'''

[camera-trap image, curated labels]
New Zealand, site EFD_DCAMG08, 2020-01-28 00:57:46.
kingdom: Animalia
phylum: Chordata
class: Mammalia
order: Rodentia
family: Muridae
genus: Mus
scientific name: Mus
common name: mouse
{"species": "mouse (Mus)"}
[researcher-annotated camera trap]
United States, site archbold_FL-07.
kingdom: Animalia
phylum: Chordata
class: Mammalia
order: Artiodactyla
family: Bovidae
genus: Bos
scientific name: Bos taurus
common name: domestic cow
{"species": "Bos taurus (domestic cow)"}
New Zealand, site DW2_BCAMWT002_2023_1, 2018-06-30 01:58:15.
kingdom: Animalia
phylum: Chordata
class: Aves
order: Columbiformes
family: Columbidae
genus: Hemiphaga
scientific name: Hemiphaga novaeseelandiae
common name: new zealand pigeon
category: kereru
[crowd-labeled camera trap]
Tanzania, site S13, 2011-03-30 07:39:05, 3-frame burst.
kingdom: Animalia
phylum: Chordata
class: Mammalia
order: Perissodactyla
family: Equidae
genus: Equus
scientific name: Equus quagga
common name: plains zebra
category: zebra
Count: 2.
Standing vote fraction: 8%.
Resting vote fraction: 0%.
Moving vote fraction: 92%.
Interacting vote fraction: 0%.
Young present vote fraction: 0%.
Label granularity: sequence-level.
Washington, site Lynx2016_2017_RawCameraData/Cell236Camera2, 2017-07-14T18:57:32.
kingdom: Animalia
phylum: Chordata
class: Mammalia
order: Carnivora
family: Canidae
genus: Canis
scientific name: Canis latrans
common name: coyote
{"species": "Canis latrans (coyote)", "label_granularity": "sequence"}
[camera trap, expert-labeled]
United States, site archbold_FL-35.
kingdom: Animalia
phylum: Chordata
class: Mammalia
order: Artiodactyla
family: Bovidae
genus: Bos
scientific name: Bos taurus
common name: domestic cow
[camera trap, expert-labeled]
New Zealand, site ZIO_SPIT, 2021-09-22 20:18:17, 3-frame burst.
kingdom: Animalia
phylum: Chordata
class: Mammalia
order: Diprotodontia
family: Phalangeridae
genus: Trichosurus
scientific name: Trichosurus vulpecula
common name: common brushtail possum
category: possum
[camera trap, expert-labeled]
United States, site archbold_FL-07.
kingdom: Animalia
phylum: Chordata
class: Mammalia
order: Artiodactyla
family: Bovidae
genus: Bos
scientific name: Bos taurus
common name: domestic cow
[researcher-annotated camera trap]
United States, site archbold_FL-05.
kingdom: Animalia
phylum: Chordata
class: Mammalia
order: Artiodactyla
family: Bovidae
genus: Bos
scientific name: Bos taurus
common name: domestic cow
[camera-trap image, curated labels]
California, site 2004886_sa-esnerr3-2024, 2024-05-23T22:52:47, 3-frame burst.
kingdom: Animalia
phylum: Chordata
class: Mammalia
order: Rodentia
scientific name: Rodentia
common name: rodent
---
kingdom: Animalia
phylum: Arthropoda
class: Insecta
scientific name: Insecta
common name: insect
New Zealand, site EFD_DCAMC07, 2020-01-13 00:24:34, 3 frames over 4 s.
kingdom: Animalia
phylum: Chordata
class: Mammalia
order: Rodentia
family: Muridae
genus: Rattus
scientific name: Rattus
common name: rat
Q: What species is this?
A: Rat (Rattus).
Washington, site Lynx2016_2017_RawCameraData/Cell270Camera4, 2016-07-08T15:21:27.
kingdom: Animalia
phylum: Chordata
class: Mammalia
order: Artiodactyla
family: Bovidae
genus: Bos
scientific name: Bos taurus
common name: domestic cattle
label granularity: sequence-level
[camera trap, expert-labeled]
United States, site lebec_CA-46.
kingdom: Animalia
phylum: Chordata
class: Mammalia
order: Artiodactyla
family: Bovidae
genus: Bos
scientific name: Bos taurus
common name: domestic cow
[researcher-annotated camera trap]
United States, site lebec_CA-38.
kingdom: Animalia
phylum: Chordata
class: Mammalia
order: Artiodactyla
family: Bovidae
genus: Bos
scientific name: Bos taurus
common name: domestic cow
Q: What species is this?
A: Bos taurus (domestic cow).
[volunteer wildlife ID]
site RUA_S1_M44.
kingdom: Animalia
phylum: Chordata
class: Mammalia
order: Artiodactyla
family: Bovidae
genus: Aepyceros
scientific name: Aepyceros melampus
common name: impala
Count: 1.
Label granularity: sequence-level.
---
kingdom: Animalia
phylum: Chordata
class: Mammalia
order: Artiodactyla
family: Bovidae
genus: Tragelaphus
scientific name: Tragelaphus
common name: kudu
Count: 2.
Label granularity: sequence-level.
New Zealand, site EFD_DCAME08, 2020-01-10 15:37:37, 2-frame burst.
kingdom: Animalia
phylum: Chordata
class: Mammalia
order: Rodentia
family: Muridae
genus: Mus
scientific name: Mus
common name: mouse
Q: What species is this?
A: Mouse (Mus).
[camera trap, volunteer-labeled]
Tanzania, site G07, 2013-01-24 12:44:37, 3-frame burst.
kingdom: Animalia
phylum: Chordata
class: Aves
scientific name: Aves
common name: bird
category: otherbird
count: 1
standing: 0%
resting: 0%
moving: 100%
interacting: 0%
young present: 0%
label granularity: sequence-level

'''

Your goal
Go through the listing above and pull out each line containing the word "volunteer".

Reply to the exercise
[volunteer wildlife ID]
[camera trap, volunteer-labeled]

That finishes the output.